Haselnüsse für Ferrero: Pestizide vergiften Chile
Auch aus Chile bezieht der Süßwarenproduzent Ferrero Haselnüsse. Den dortigen Produzenten wird vorgeworfen, dass sie auf den Plantagen giftige Pflanzenschutzmittel einsetzen - eines davon ist in Europa sogar verboten.
Die Nüsse
In der Región del Maule im Süden Chiles befindet sich der größte Teil der etwa 20.000 Hektar, die landesweit mit Haselnuss-Bäumen bepflanzt sind. Der Gemüse- und Obstanbau ist hier der wichtigste Wirtschaftszweig. Es ist aber auch die Region, die immer wieder Schlagzeilen macht wegen der unkontrollierten Anwendung von giftigen Pflanzenschutzmitteln.
Der Erntehelfer
Der ehemalige Erntehelfer Lázaro Aburto aus Pelarco bestätigt, dass auf den Haselnuss-Plantagen in der Región del Maule das in der Europäischen Union verbotene Herbizid Paraquat verwendet wird. "Es gibt immer wieder Arbeiter mit Vergiftungen. Aber die Leute verstecken ihre Krankheiten, weil sie Angst haben, dass die Unternehmen etwas mitbekommen und ihnen dann keine Arbeit mehr geben", sagt er.
Die Forscherin
María Muñoz erforscht an der Universidad Católica del Maule die Auswirkungen von Pflanzenschutzmitteln in der Region. Sie hat im Urin von Kindern Rückstände von fünf verschiedenen Pestiziden gefunden, darunter Diazinon und Azinphos-Methyl. Beide Stoffe sind Insektizide, hergestellt von Syngenta und Bayer. Ihre Anwendung ist in der Europäischen Union verboten, in Chile erlaubt.
Die Produzenten
"Chile hat einen Vorteil im Vergleich zum Rest der Welt: Das Tal zwischen den Anden und dem Küstengebirge. Es ist eine der Regionen mit den besten Klimabedingungen für den Anbau von Haselnüssen weltweit. Und auf der Südhalbkugel haben wir den Vorteil der umgekehrten Jahreszeiten", sagt Ferrero-Manager Alessandro Boccardo beim Jahrestreffen der chilenischen Haselnuss-Produzenten in Talca.
Der Haselnussbauer
Agrichile, Ferreros Tochterunternehmen in Chile, bezieht etwa zwei Drittel seiner Haselnüsse von Zulieferern. Einer von ihnen ist Jorge Uslar. Er baut bereits auf 380 Hektar an und will die Fläche weiter vergrößern.
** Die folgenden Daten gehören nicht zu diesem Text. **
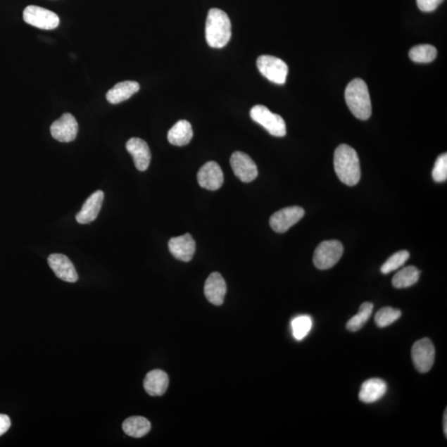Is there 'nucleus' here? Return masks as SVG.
<instances>
[{"label": "nucleus", "instance_id": "obj_23", "mask_svg": "<svg viewBox=\"0 0 447 447\" xmlns=\"http://www.w3.org/2000/svg\"><path fill=\"white\" fill-rule=\"evenodd\" d=\"M420 271L416 267L408 266L394 275L392 284L394 288L406 289L417 284L420 279Z\"/></svg>", "mask_w": 447, "mask_h": 447}, {"label": "nucleus", "instance_id": "obj_29", "mask_svg": "<svg viewBox=\"0 0 447 447\" xmlns=\"http://www.w3.org/2000/svg\"><path fill=\"white\" fill-rule=\"evenodd\" d=\"M432 177L436 182H443L447 179V154L443 153L437 158L432 170Z\"/></svg>", "mask_w": 447, "mask_h": 447}, {"label": "nucleus", "instance_id": "obj_5", "mask_svg": "<svg viewBox=\"0 0 447 447\" xmlns=\"http://www.w3.org/2000/svg\"><path fill=\"white\" fill-rule=\"evenodd\" d=\"M344 248L340 241H326L319 244L314 252L313 263L319 270H326L335 266L342 257Z\"/></svg>", "mask_w": 447, "mask_h": 447}, {"label": "nucleus", "instance_id": "obj_13", "mask_svg": "<svg viewBox=\"0 0 447 447\" xmlns=\"http://www.w3.org/2000/svg\"><path fill=\"white\" fill-rule=\"evenodd\" d=\"M169 251L177 260L189 262L196 252V242L190 234L173 237L168 242Z\"/></svg>", "mask_w": 447, "mask_h": 447}, {"label": "nucleus", "instance_id": "obj_20", "mask_svg": "<svg viewBox=\"0 0 447 447\" xmlns=\"http://www.w3.org/2000/svg\"><path fill=\"white\" fill-rule=\"evenodd\" d=\"M139 91V84L136 82L126 81L118 83L106 94L107 101L113 105L129 100Z\"/></svg>", "mask_w": 447, "mask_h": 447}, {"label": "nucleus", "instance_id": "obj_12", "mask_svg": "<svg viewBox=\"0 0 447 447\" xmlns=\"http://www.w3.org/2000/svg\"><path fill=\"white\" fill-rule=\"evenodd\" d=\"M199 185L209 191L219 190L224 183L222 169L218 163L210 161L204 164L197 173Z\"/></svg>", "mask_w": 447, "mask_h": 447}, {"label": "nucleus", "instance_id": "obj_17", "mask_svg": "<svg viewBox=\"0 0 447 447\" xmlns=\"http://www.w3.org/2000/svg\"><path fill=\"white\" fill-rule=\"evenodd\" d=\"M103 196L105 195L102 191H96L88 197L82 210L76 216L79 224L91 223L97 218L103 204Z\"/></svg>", "mask_w": 447, "mask_h": 447}, {"label": "nucleus", "instance_id": "obj_31", "mask_svg": "<svg viewBox=\"0 0 447 447\" xmlns=\"http://www.w3.org/2000/svg\"><path fill=\"white\" fill-rule=\"evenodd\" d=\"M11 427V418L6 415V414H0V436L6 434Z\"/></svg>", "mask_w": 447, "mask_h": 447}, {"label": "nucleus", "instance_id": "obj_28", "mask_svg": "<svg viewBox=\"0 0 447 447\" xmlns=\"http://www.w3.org/2000/svg\"><path fill=\"white\" fill-rule=\"evenodd\" d=\"M409 256H410V253L407 251L395 253L394 255L389 257V260L381 267V272H382L384 275H388L391 272L397 270L398 268L404 265V263L408 261Z\"/></svg>", "mask_w": 447, "mask_h": 447}, {"label": "nucleus", "instance_id": "obj_1", "mask_svg": "<svg viewBox=\"0 0 447 447\" xmlns=\"http://www.w3.org/2000/svg\"><path fill=\"white\" fill-rule=\"evenodd\" d=\"M334 168L340 180L347 186H355L361 177L359 156L347 144H341L334 153Z\"/></svg>", "mask_w": 447, "mask_h": 447}, {"label": "nucleus", "instance_id": "obj_3", "mask_svg": "<svg viewBox=\"0 0 447 447\" xmlns=\"http://www.w3.org/2000/svg\"><path fill=\"white\" fill-rule=\"evenodd\" d=\"M345 98L348 107L357 119L367 120L372 114L368 87L363 80H353L346 89Z\"/></svg>", "mask_w": 447, "mask_h": 447}, {"label": "nucleus", "instance_id": "obj_25", "mask_svg": "<svg viewBox=\"0 0 447 447\" xmlns=\"http://www.w3.org/2000/svg\"><path fill=\"white\" fill-rule=\"evenodd\" d=\"M374 305L371 303H364L360 306L359 313L351 317L347 322L346 328L352 332L360 331L370 319L373 312Z\"/></svg>", "mask_w": 447, "mask_h": 447}, {"label": "nucleus", "instance_id": "obj_4", "mask_svg": "<svg viewBox=\"0 0 447 447\" xmlns=\"http://www.w3.org/2000/svg\"><path fill=\"white\" fill-rule=\"evenodd\" d=\"M251 119L265 128L275 137H284L287 134L286 123L282 118L271 112L265 106H253L251 111Z\"/></svg>", "mask_w": 447, "mask_h": 447}, {"label": "nucleus", "instance_id": "obj_11", "mask_svg": "<svg viewBox=\"0 0 447 447\" xmlns=\"http://www.w3.org/2000/svg\"><path fill=\"white\" fill-rule=\"evenodd\" d=\"M78 123L73 115L65 113L51 126V136L62 143L72 142L77 138Z\"/></svg>", "mask_w": 447, "mask_h": 447}, {"label": "nucleus", "instance_id": "obj_9", "mask_svg": "<svg viewBox=\"0 0 447 447\" xmlns=\"http://www.w3.org/2000/svg\"><path fill=\"white\" fill-rule=\"evenodd\" d=\"M305 211L300 206H290L277 211L270 220V227L277 233H285L298 222Z\"/></svg>", "mask_w": 447, "mask_h": 447}, {"label": "nucleus", "instance_id": "obj_22", "mask_svg": "<svg viewBox=\"0 0 447 447\" xmlns=\"http://www.w3.org/2000/svg\"><path fill=\"white\" fill-rule=\"evenodd\" d=\"M122 427L127 435L134 439H140L147 435L151 430V423L147 418L134 416L127 418Z\"/></svg>", "mask_w": 447, "mask_h": 447}, {"label": "nucleus", "instance_id": "obj_19", "mask_svg": "<svg viewBox=\"0 0 447 447\" xmlns=\"http://www.w3.org/2000/svg\"><path fill=\"white\" fill-rule=\"evenodd\" d=\"M387 391V384L380 379L366 380L361 386L359 398L365 403H373L382 398Z\"/></svg>", "mask_w": 447, "mask_h": 447}, {"label": "nucleus", "instance_id": "obj_6", "mask_svg": "<svg viewBox=\"0 0 447 447\" xmlns=\"http://www.w3.org/2000/svg\"><path fill=\"white\" fill-rule=\"evenodd\" d=\"M257 67L268 81L279 84L286 82L289 67L282 59L274 56L263 55L257 60Z\"/></svg>", "mask_w": 447, "mask_h": 447}, {"label": "nucleus", "instance_id": "obj_15", "mask_svg": "<svg viewBox=\"0 0 447 447\" xmlns=\"http://www.w3.org/2000/svg\"><path fill=\"white\" fill-rule=\"evenodd\" d=\"M126 149L133 157L136 168L144 172L151 162V152L147 143L139 138H132L126 144Z\"/></svg>", "mask_w": 447, "mask_h": 447}, {"label": "nucleus", "instance_id": "obj_24", "mask_svg": "<svg viewBox=\"0 0 447 447\" xmlns=\"http://www.w3.org/2000/svg\"><path fill=\"white\" fill-rule=\"evenodd\" d=\"M437 55L435 46L429 44H422L414 46L409 51V58L414 63H429L434 62Z\"/></svg>", "mask_w": 447, "mask_h": 447}, {"label": "nucleus", "instance_id": "obj_14", "mask_svg": "<svg viewBox=\"0 0 447 447\" xmlns=\"http://www.w3.org/2000/svg\"><path fill=\"white\" fill-rule=\"evenodd\" d=\"M49 265L58 279L68 282H76L78 280V275L73 263L68 257L53 253L49 257Z\"/></svg>", "mask_w": 447, "mask_h": 447}, {"label": "nucleus", "instance_id": "obj_8", "mask_svg": "<svg viewBox=\"0 0 447 447\" xmlns=\"http://www.w3.org/2000/svg\"><path fill=\"white\" fill-rule=\"evenodd\" d=\"M23 20L27 25L45 30H55L60 23L59 17L55 13L35 6H27L25 9Z\"/></svg>", "mask_w": 447, "mask_h": 447}, {"label": "nucleus", "instance_id": "obj_16", "mask_svg": "<svg viewBox=\"0 0 447 447\" xmlns=\"http://www.w3.org/2000/svg\"><path fill=\"white\" fill-rule=\"evenodd\" d=\"M227 291V282L219 272H213L206 279L204 291L206 298L210 303L215 306L222 305Z\"/></svg>", "mask_w": 447, "mask_h": 447}, {"label": "nucleus", "instance_id": "obj_2", "mask_svg": "<svg viewBox=\"0 0 447 447\" xmlns=\"http://www.w3.org/2000/svg\"><path fill=\"white\" fill-rule=\"evenodd\" d=\"M232 39V22L220 8L209 11L206 23V39L213 49H222Z\"/></svg>", "mask_w": 447, "mask_h": 447}, {"label": "nucleus", "instance_id": "obj_10", "mask_svg": "<svg viewBox=\"0 0 447 447\" xmlns=\"http://www.w3.org/2000/svg\"><path fill=\"white\" fill-rule=\"evenodd\" d=\"M230 165L234 175L243 182H251L258 177V168L253 159L246 153L234 152L230 158Z\"/></svg>", "mask_w": 447, "mask_h": 447}, {"label": "nucleus", "instance_id": "obj_21", "mask_svg": "<svg viewBox=\"0 0 447 447\" xmlns=\"http://www.w3.org/2000/svg\"><path fill=\"white\" fill-rule=\"evenodd\" d=\"M193 137L191 125L187 120H179L168 131V139L172 145L182 146L187 145L191 142Z\"/></svg>", "mask_w": 447, "mask_h": 447}, {"label": "nucleus", "instance_id": "obj_27", "mask_svg": "<svg viewBox=\"0 0 447 447\" xmlns=\"http://www.w3.org/2000/svg\"><path fill=\"white\" fill-rule=\"evenodd\" d=\"M401 310L390 307L381 308L375 315L374 321L379 327L390 326L401 317Z\"/></svg>", "mask_w": 447, "mask_h": 447}, {"label": "nucleus", "instance_id": "obj_26", "mask_svg": "<svg viewBox=\"0 0 447 447\" xmlns=\"http://www.w3.org/2000/svg\"><path fill=\"white\" fill-rule=\"evenodd\" d=\"M291 327L296 340L302 341L312 330L313 319L307 315L296 317L291 321Z\"/></svg>", "mask_w": 447, "mask_h": 447}, {"label": "nucleus", "instance_id": "obj_7", "mask_svg": "<svg viewBox=\"0 0 447 447\" xmlns=\"http://www.w3.org/2000/svg\"><path fill=\"white\" fill-rule=\"evenodd\" d=\"M412 359L414 366L420 373H427L431 370L435 361V347L430 339L422 338L414 343Z\"/></svg>", "mask_w": 447, "mask_h": 447}, {"label": "nucleus", "instance_id": "obj_32", "mask_svg": "<svg viewBox=\"0 0 447 447\" xmlns=\"http://www.w3.org/2000/svg\"><path fill=\"white\" fill-rule=\"evenodd\" d=\"M443 429H444V434L446 435V436H447V412H446H446L444 413V417H443Z\"/></svg>", "mask_w": 447, "mask_h": 447}, {"label": "nucleus", "instance_id": "obj_30", "mask_svg": "<svg viewBox=\"0 0 447 447\" xmlns=\"http://www.w3.org/2000/svg\"><path fill=\"white\" fill-rule=\"evenodd\" d=\"M444 0H417V7L425 13L434 12Z\"/></svg>", "mask_w": 447, "mask_h": 447}, {"label": "nucleus", "instance_id": "obj_18", "mask_svg": "<svg viewBox=\"0 0 447 447\" xmlns=\"http://www.w3.org/2000/svg\"><path fill=\"white\" fill-rule=\"evenodd\" d=\"M169 379L165 372L161 370L150 371L144 381V387L150 396H162L168 388Z\"/></svg>", "mask_w": 447, "mask_h": 447}]
</instances>
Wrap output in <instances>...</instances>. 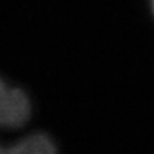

Er selbst benutzt kein Paraquat, ist aber überzeugt, dass andere Zulieferer das Mittel verwenden: "Ich glaube nicht, dass Agrichile in der Lage ist, alle zu kontrollieren", sagt er.
Die Aktivistin
Krebs ist die zweithäufigste Todesursache in Chile. Die Región del Maule hat die höchsten Magenkrebs-Raten im Land. "Es gibt hier nicht nur Magenkrebs, sondern auch Brustkrebs, Lungenkrankheiten, Parkinson, Demenz. Die Erntehelferinnen haben oft Fehlgeburten. Wir glauben, dass diese Krankheiten mit der Agro-Industrie zusammenhängen“, sagt Elsa Labraña, Mitglied eines Frauen-Kollektivs in Curicó.
Der Ingenieur
Der Agraringenieur Ricardo Castro arbeitet in der Maule-Region. Er erklärt, dass in den Nüssen, die exportiert werden, keine Rückstände von Paraquat nachgewiesen werden können, weil das Mittel nicht direkt auf die Nüsse, sondern auf den Boden unter den Bäumen aufgetragen wird. "Alle Unkräuter, Mikroorganismen und Insekten verschwinden. So wird das Ökosystem zerstört und eine Wüste bleibt zurück."
Das Gift
Pflanzenschutzmittel wie Paraquat und Glyphosat können in Chile einfach im Geschäft gekauft werden - ohne Altersbeschränkung oder Restriktionen. Zahlen des chilenischen Landwirtschaftsministeriums zufolge ist Paraquat gleich nach Glyphosat das am häufigsten verkaufte Herbizid im Land - es ist effektiver und kostengünstiger als Glyphosat.
Netzwerk gegen das Gift
María Elena Rozas, Koordinatorin des Pestizid Aktions-Netzwerk Chile, stellt in der Hauptstadt Santiago einen Bericht über hochgefährliche Pestizide vor. Das Ergebnis: Über 400 Pestizide sind in Chile registriert, mehr als 100 davon sind von der Weltgesundheitsorganisation als hochgefährlich eingestuft worden. Eines davon ist Paraquat.